## EXTRACT
Step 5.  The Crew Advisors and Crew Committee Chairman conduct a Crew Officers Seminar: The Seminar is generally done as an overnight retreat. They may use the training outline in the Leader Manual or use video tape from BSA Council.  A seminar typically will cover: (1)duties of officers; (2)leadership skills: (3)preparation of yearly Crew calendar.  The Crew Presidency may conduct the latter based on the VIS. If Crew does not yet have DDI or Code and Bylaws, these may be decided/developed (or assignment given to the Administrative VP to bring back recommendations at a later business meeting).

 

(Chris)  This year our Crew Officer’s Seminar was held at a ward member’s cabin in the mountains, early in September.

 

 

 

We did it a little different than some years, in that all three Aaronic Priesthood scouting programs did their planning together.  The young men’s leaders took responsibility for planning this program.

 

On Friday evening, after a Dutch oven dinner, our Venturers were in charge of doing some leadership training for the scouts and the Varsity guys.  We trained them about 11 leadership skills that we had learned in a Priests Leadership Conference put on by our stake and several nearby stakes.

 

 

(J.D.) In the morning, after breakfast, each of the three scouting programs went to their own planning session.  To prepare to plan our program for the next year, we had done a PCI with help from our adult committee, and we also had the results of our Venturer Interest Survey.  Also in preparation, our advisors had found 12 large calendar sheets, one for each month. They also obtained copies of the next year’s calendars for our High School, for the Stake, and for the Boy Scout Council and District. We wrote the dates for things like the Prom and Homecoming and next year’s Stake youth conference, on the calendar, so that we wouldn’t have scheduling conflicts with these activities. We started our planning year in September and built a calendar through next September.

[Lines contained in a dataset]
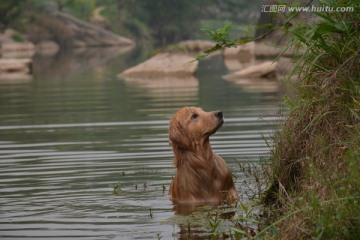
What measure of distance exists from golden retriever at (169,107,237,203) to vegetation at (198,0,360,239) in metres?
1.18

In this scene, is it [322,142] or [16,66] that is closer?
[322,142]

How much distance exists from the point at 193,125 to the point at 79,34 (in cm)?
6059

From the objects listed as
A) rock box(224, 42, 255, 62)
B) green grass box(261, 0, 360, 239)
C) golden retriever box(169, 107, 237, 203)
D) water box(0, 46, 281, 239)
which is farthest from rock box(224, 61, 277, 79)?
...
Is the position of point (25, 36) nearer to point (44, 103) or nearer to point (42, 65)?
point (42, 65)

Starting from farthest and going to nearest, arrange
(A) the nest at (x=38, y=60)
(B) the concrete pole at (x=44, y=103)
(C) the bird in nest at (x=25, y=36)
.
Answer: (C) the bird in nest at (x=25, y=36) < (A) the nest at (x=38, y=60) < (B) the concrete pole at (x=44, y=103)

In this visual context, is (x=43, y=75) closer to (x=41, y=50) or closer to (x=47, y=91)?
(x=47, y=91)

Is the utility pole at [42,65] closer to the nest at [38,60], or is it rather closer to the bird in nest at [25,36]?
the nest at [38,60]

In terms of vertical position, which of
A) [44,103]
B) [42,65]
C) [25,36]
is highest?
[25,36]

## TO DO
- A) Answer these questions from the seminar account:
(i) Where was this year's Crew Officer's Seminar held?
(ii) How many leadership skills did the Venturers train the scouts and the Varsity guys about?
(iii) In which month did the crew begin its planning year?
- B) List every topic that the seminar account says a seminar typically covers.
These lines were taken from a different source than the text.

## SOLUTIONS PER TASK
- A)
(i) At a ward member's cabin in the mountains
(ii) 11
(iii) September

- B)
- Duties of officers
- Leadership skills
- Preparation of the yearly Crew calendar